#### JOB A
In the passage below on Shakti and Shiva, rewrite the paragraph that begins "Shakti and Shiva are each estimated" as a brief bulleted list that keeps its main facts.
#### JOB B
Using the passage below on Shakti and Shiva, decide whether each statement agrees with it. Answer yes or no for each, and quote the deciding words exactly.
(i) Their abundance patterns suggest rapid enrichment of the kind usually linked to in-situ formation.
(ii) Shakti is estimated to be far more massive than Shiva.
(iii) The context of their discovery points toward formation inside a galaxy's main potential well.

#### TEXT FOR ANALYSIS
══════

While their orbital characteristics and metallicities clearly identify Shakti and Shiva, a paradox emerges regarding their origin.

Their abundance patterns – particularly ratios of [Mg/Fe], [Al/Fe], and [Mg/Mn] against [Fe/H] – suggest a rapid enrichment process typically associated with in-situ formation within a galaxy’s main potential well.

However, the context of their discovery and overall properties point towards an accreted origin. This challenge underscores the complexities of early galaxy formation and how smaller proto-galactic fragments were incorporated into larger galaxies.

Mass estimates and galactic influence

Shakti and Shiva are each estimated to possess a mass 10 million times greater than our Sun. This significant mass indicates a substantial contribution to the Milky Way during its early development.

These mass estimates help quantify their impact on the Milky Way’s evolution, potentially affecting its mass distribution and influencing future star formation regions.

══════

#### RECORDED DATA
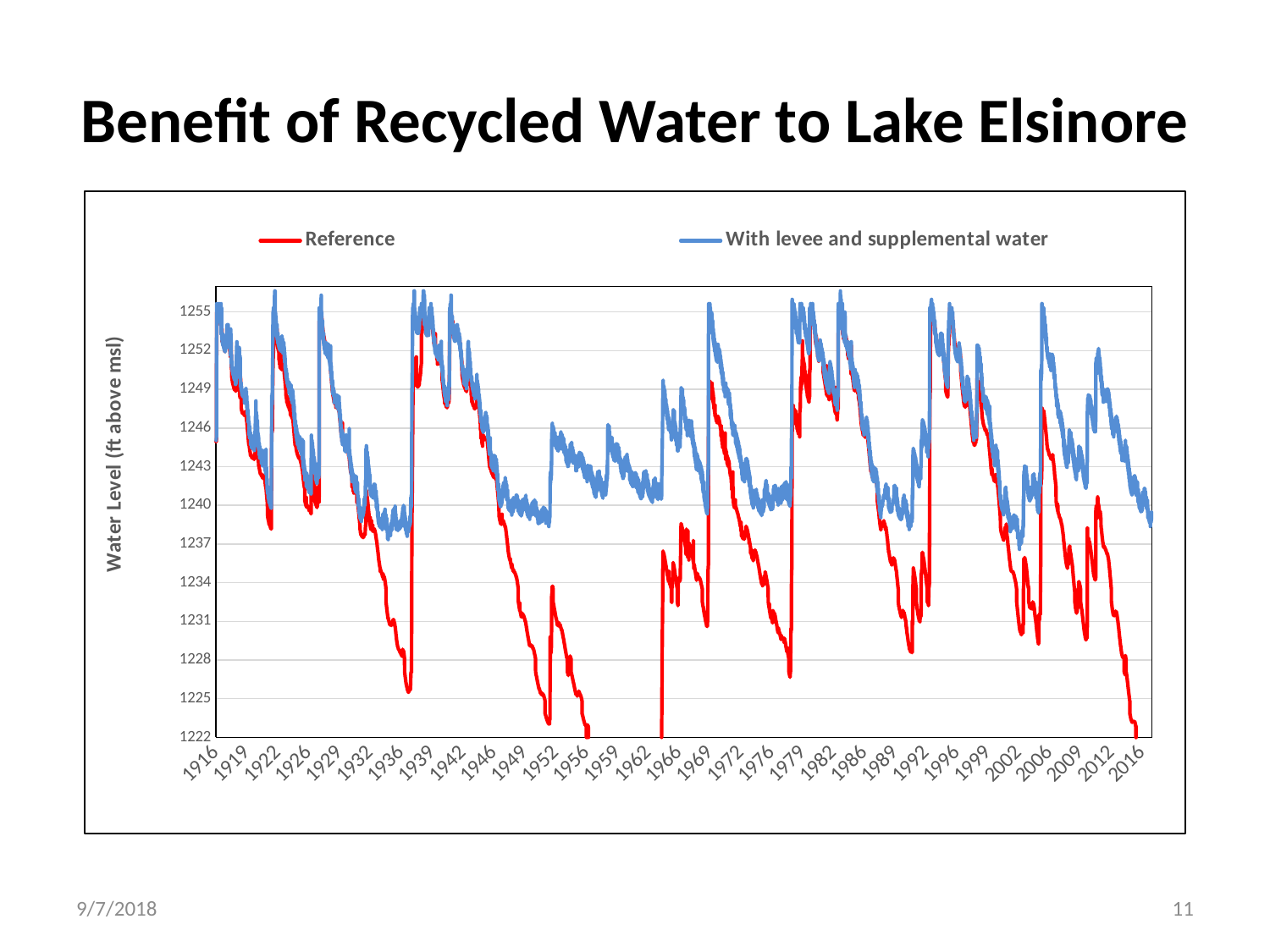
What is the y-axis title of the chart? Water Level (ft above msl) Around 1990, which series shows the higher water level, Reference or With levee and supplemental water? With levee and supplemental water Around 1956, which series shows the higher water level, Reference or With levee and supplemental water? With levee and supplemental water How many series does the legend list? 2 Around 1978, is the Reference water level greater or less than 1231? less What are the two series named in the legend? Reference; With levee and supplemental water Around 1960, is the 'With levee and supplemental water' level greater or less than 1237? greater What kind of chart is shown on the slide? line chart Does the 'With levee and supplemental water' level rise or fall between 2006 and 2016? fall Does the Reference water level rise or fall between 1942 and 1956? fall Around 1956, is the Reference water level greater or less than 1225? less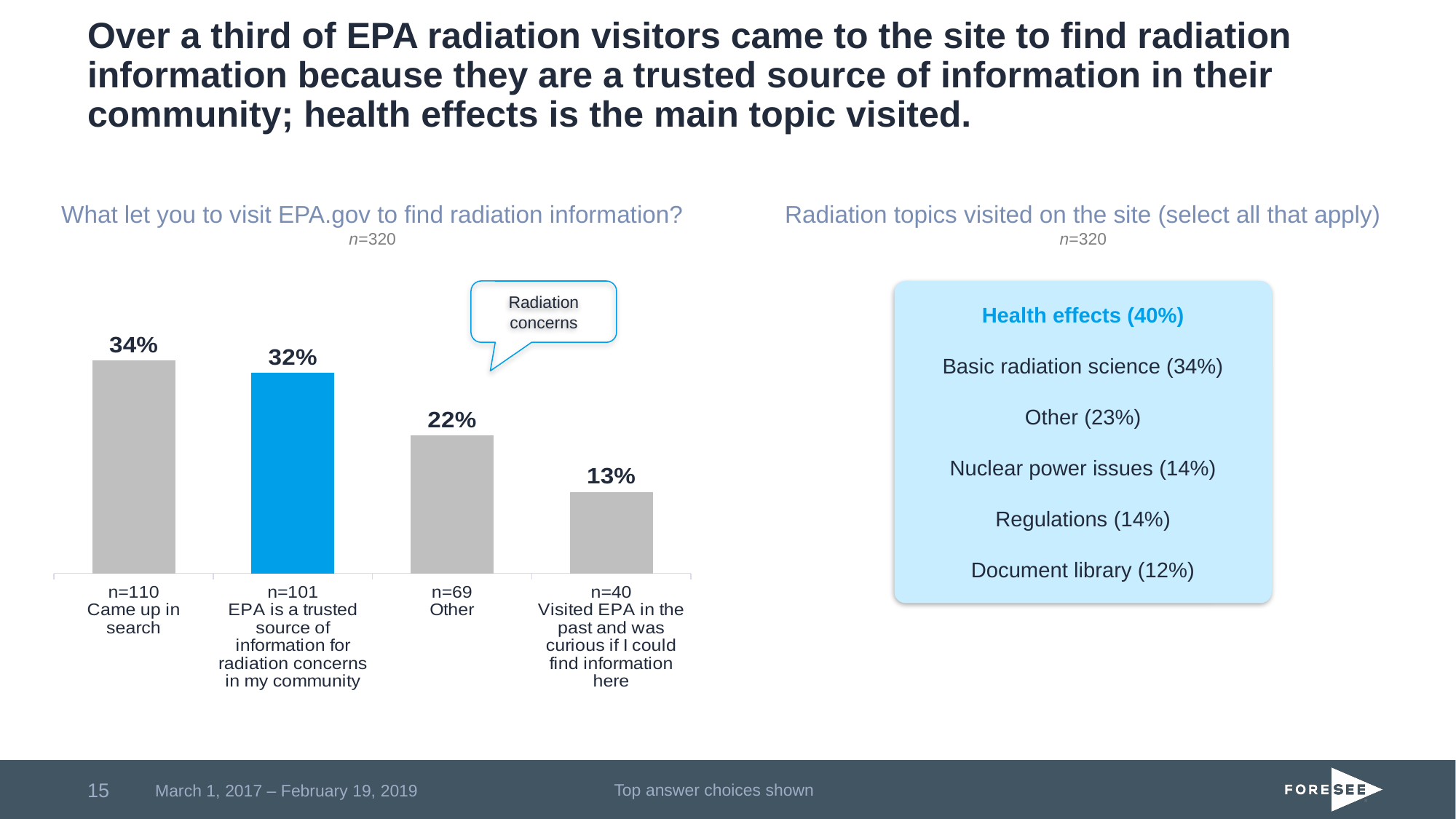
In the chart 'What let you to visit EPA.gov to find radiation information?', which answer choice has the highest percentage? Came up in search In the chart 'What let you to visit EPA.gov to find radiation information?', what is the n value shown under the 'Other' bar? n=69 How many answer choices (bars) are shown in the chart 'What let you to visit EPA.gov to find radiation information?' 4 In the chart 'What let you to visit EPA.gov to find radiation information?', what percentage is shown for 'Other'? 22% In the chart 'What let you to visit EPA.gov to find radiation information?', what percentage chose 'EPA is a trusted source of information for radiation concerns in my community'? 32% In the chart 'What let you to visit EPA.gov to find radiation information?', which answer choice has the lowest percentage? Visited EPA in the past and was curious if I could find information here In the chart 'What let you to visit EPA.gov to find radiation information?', which is larger: the percentage for 'Other' or for 'Visited EPA in the past and was curious if I could find information here'? Other What type of chart is 'What let you to visit EPA.gov to find radiation information?' Bar chart In the chart 'What let you to visit EPA.gov to find radiation information?', what is the difference in percentage points between 'Came up in search' and 'Other'? 12 percentage points In the chart 'What let you to visit EPA.gov to find radiation information?', what percentage of visitors had visited EPA in the past and were curious if they could find information there? 13% In the chart 'What let you to visit EPA.gov to find radiation information?', which bar is highlighted in blue? EPA is a trusted source of information for radiation concerns in my community In the chart 'What let you to visit EPA.gov to find radiation information?', what percentage of visitors said the site came up in search? 34%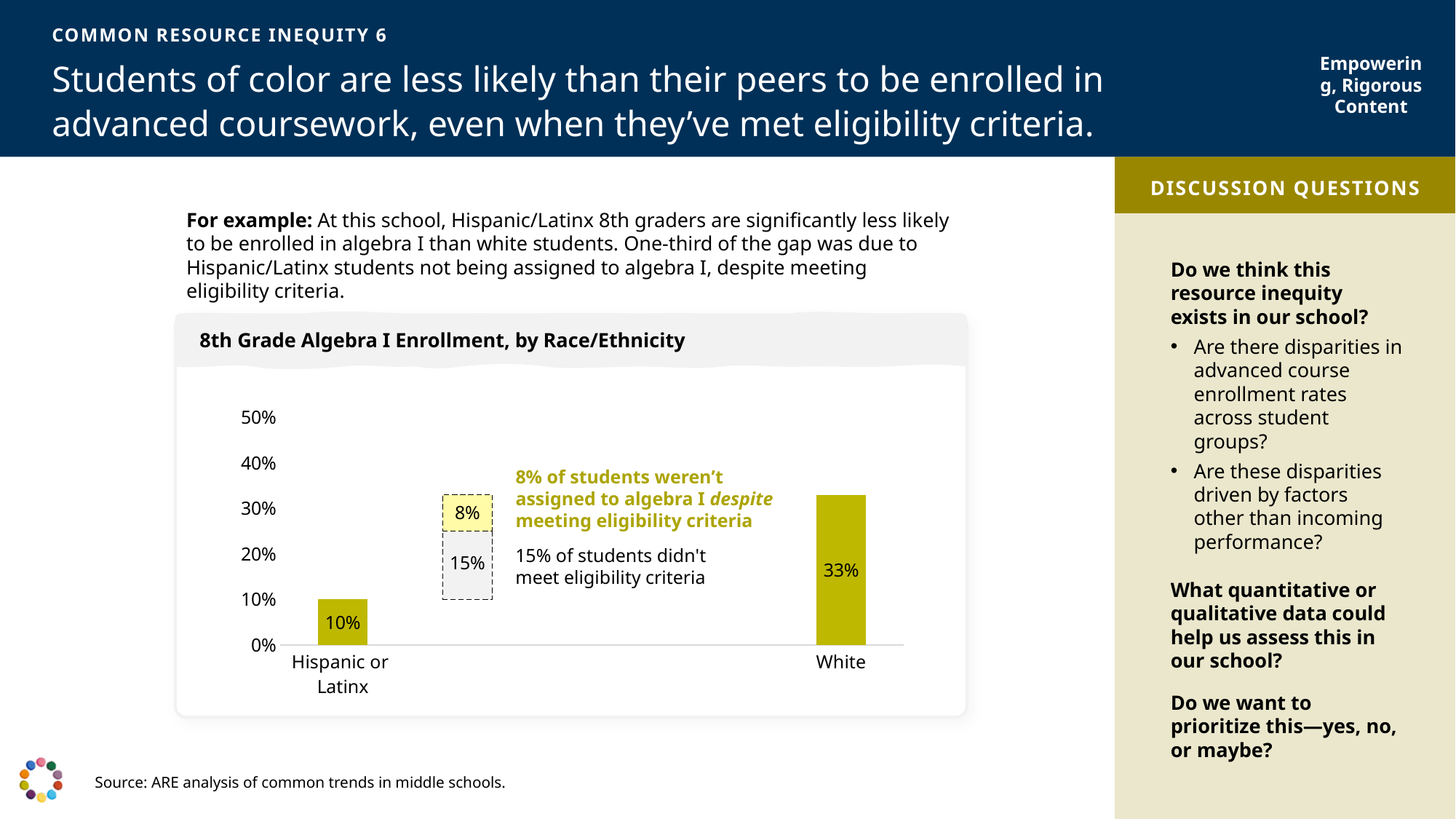
Is the enrollment rate for Hispanic or Latinx students greater or less than 20%? less What type of chart is used to show 8th grade algebra I enrollment by race/ethnicity? Bar chart What percentage of students weren't assigned to algebra I despite meeting eligibility criteria, according to the chart annotation? 8% How many race/ethnicity groups are plotted as bars in the chart? 2 What percentage of students didn't meet eligibility criteria, according to the chart annotation? 15% Which group has the higher algebra I enrollment rate, Hispanic or Latinx or White? White What is the 8th grade algebra I enrollment rate for Hispanic or Latinx students? 10% What is the 8th grade algebra I enrollment rate for White students? 33% What is the title of the chart? 8th Grade Algebra I Enrollment, by Race/Ethnicity What is the difference in algebra I enrollment rate between White and Hispanic or Latinx students? 23% Is the enrollment rate for White students greater or less than 30%? greater Which group has the lowest algebra I enrollment rate shown in the chart? Hispanic or Latinx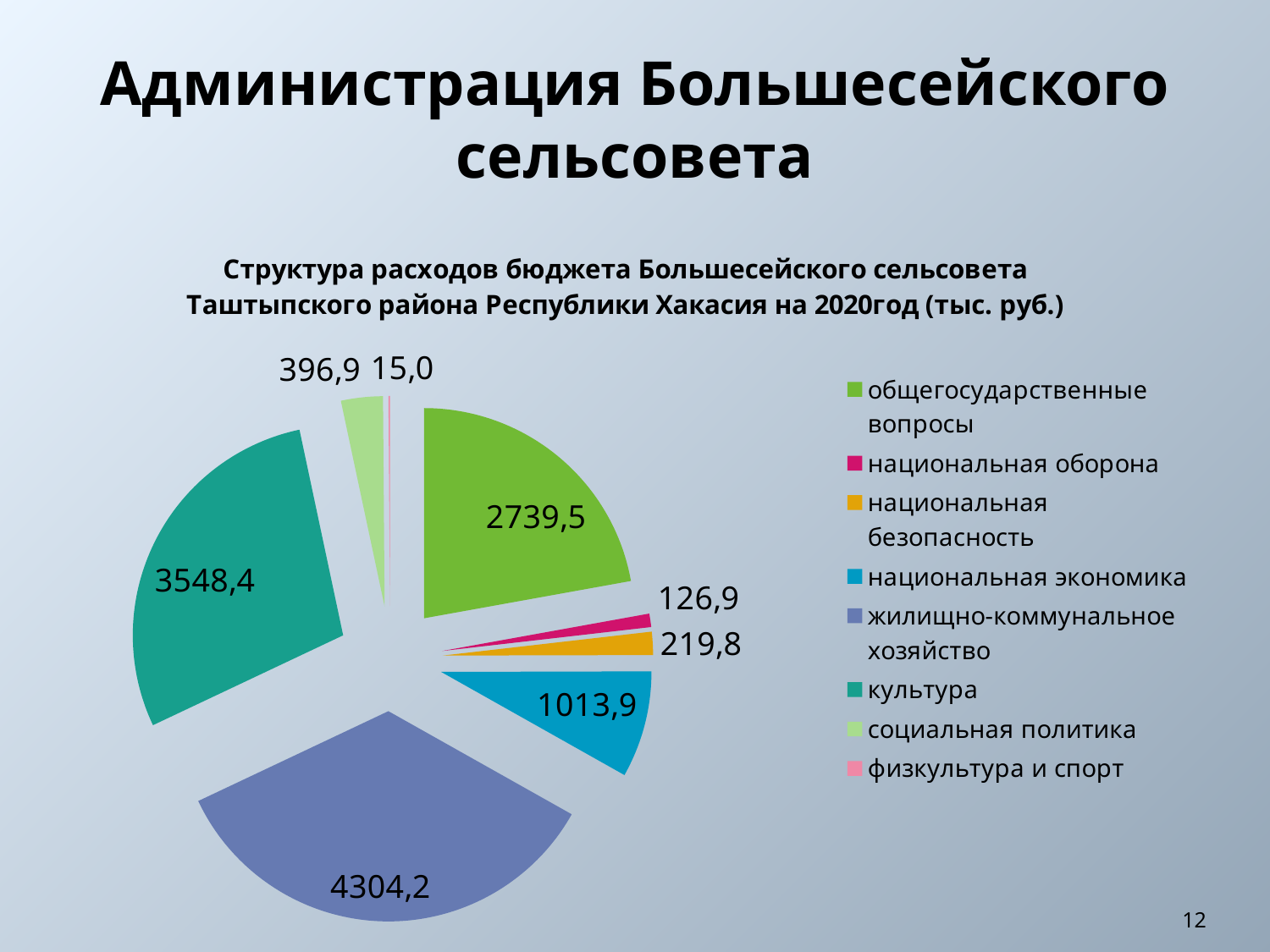
Which is larger, культура or общегосударственные вопросы? культура What is the value for общегосударственные вопросы? 2739,5 What unit is stated in the chart title? тыс. руб. How many categories does the legend list? 8 Which category has the largest value? жилищно-коммунальное хозяйство What is the value for физкультура и спорт? 15,0 What is the difference between национальная безопасность and национальная оборона? 92,9 What is the difference between жилищно-коммунальное хозяйство and культура? 755,8 Which category has the smallest value? физкультура и спорт What is the value for жилищно-коммунальное хозяйство? 4304,2 What type of chart is shown on the slide? pie chart What is the value for национальная оборона? 126,9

══════

#### ANSWER SPACE A
- Shakti and Shiva each have an estimated mass 10 million times that of the Sun.
- That mass points to a substantial contribution to the Milky Way during its early development.

#### ANSWER SPACE B
(i) Yes: "suggest a rapid enrichment process typically associated with in-situ formation within a galaxy’s main potential well."
(ii) No: "Shakti and Shiva are each estimated to possess a mass 10 million times greater than our Sun."
(iii) No: "the context of their discovery and overall properties point towards an accreted origin."